Honey Bee Facts
Some interesting and fun facts about Honey Bees:
- A single honey bee may collect 1/12 teaspoon of honey in her lifetime.
- To make 1 pound of honey, bees may need to fly 50,000 miles.
- Honey bees may forage up to 2-5 miles from the hive.
- Bees do not hibernate, but cluster for warmth. They remain active all winter.
- Bees will maintain an internal cluster temperature of 92 degrees in the coldest part of winter while raising brood.
- Bees will disconnect their wings allowing then to pump their wing muscles to create heat
- Bees fly outside the hive normally when temperatures rise above 50 degrees.
- A beekeepers main tools are a protective veil, smoker, gloves, and a hive tool.
- Smoke inhibits alarm pheromone from alerting other bees of danger. They also gorge themselves with honey in preparation of possibly fleeing a wildfire, taking as much resources with them as possible.
- A beekeeper will harvest extra honey that bees store beyond what they need to survive. The record harvest for one colony is 404 pounds, by the Aebis Family in 1974.

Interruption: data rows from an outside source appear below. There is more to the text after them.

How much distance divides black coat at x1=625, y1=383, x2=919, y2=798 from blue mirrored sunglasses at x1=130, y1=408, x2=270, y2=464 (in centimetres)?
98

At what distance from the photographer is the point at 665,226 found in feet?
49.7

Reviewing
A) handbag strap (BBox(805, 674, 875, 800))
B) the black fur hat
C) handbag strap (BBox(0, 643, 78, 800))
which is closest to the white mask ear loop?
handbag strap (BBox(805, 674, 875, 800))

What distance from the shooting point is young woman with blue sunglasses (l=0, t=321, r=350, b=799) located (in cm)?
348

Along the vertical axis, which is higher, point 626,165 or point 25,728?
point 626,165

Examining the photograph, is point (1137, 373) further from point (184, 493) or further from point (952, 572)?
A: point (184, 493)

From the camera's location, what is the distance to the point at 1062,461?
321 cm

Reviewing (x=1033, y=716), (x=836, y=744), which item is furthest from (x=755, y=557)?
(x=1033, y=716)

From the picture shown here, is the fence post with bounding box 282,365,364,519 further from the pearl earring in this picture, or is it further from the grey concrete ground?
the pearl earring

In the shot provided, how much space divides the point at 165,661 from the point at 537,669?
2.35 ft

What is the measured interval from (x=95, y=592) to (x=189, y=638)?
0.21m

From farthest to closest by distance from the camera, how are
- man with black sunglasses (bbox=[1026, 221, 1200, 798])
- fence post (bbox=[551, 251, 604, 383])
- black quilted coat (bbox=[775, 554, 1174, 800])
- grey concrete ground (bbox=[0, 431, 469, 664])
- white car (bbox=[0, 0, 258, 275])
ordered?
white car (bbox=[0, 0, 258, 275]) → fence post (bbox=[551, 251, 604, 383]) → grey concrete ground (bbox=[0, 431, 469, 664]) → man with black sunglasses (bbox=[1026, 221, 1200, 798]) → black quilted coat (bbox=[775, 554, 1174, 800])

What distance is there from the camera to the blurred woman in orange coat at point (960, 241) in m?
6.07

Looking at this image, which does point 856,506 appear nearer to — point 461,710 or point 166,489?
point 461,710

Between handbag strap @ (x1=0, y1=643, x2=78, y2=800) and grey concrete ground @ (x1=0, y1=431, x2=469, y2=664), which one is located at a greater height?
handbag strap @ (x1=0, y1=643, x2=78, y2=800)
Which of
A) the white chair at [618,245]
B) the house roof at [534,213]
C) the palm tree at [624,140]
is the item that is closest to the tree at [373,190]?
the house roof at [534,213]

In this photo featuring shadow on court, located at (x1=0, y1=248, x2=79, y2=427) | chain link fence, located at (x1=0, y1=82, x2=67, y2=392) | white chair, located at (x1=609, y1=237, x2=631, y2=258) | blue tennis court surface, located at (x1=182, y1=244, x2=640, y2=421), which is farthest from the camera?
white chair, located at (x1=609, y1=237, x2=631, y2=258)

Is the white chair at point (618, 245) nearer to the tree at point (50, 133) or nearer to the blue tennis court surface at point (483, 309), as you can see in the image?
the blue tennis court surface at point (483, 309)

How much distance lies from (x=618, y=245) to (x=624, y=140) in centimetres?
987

- Raw honey contains many beneficial minerals and vitamins. Honey also has antibacterial properties and anti-oxidant benefits. Many claim allergy relief by using local honey that contains pollen.
- There are many varietals of honey. From orange blossom honey, award winning tupelo honey, clover, alfalfa, blueberry, to apple blossom.
- Honey comes as extracted, liquid, creamed. or in the comb.
- We only produce about 30% of the honey we consume in the U.S.
- Local beekeepers produce the best "green" sweetener you can buy....local honey.
- Besides honey, you can harvest pollen, propolis, and beeswax.
- Directly, honey bees pollinate the flowers of 1/3 of all fruits and vegetables.
- Indirectly, honey bees pollinate 70% of the food crops, through seed production, etc.
- There are 1/2 the number of beekeepers there were 25 years ago.
- There are 1/3 less beehives as there were 25 years ago.
- For every 100 beekeepers, 95% are hobbyists, 4% sideliners, and 1% are full time or commercial beekeepers.
- Beekeeping dates back at least 4500 years.
- Beekeeping can be a sustainable endeavor.
- Renting bees to farmers in need of pollination generates a source of income.
- Beehives are kept on farms, in backyards, on balconies, and high-rise rooftops, all across the country.
- There are local, county, state, and national bee associations.
- Honey bees are kept or managed in all 50 states.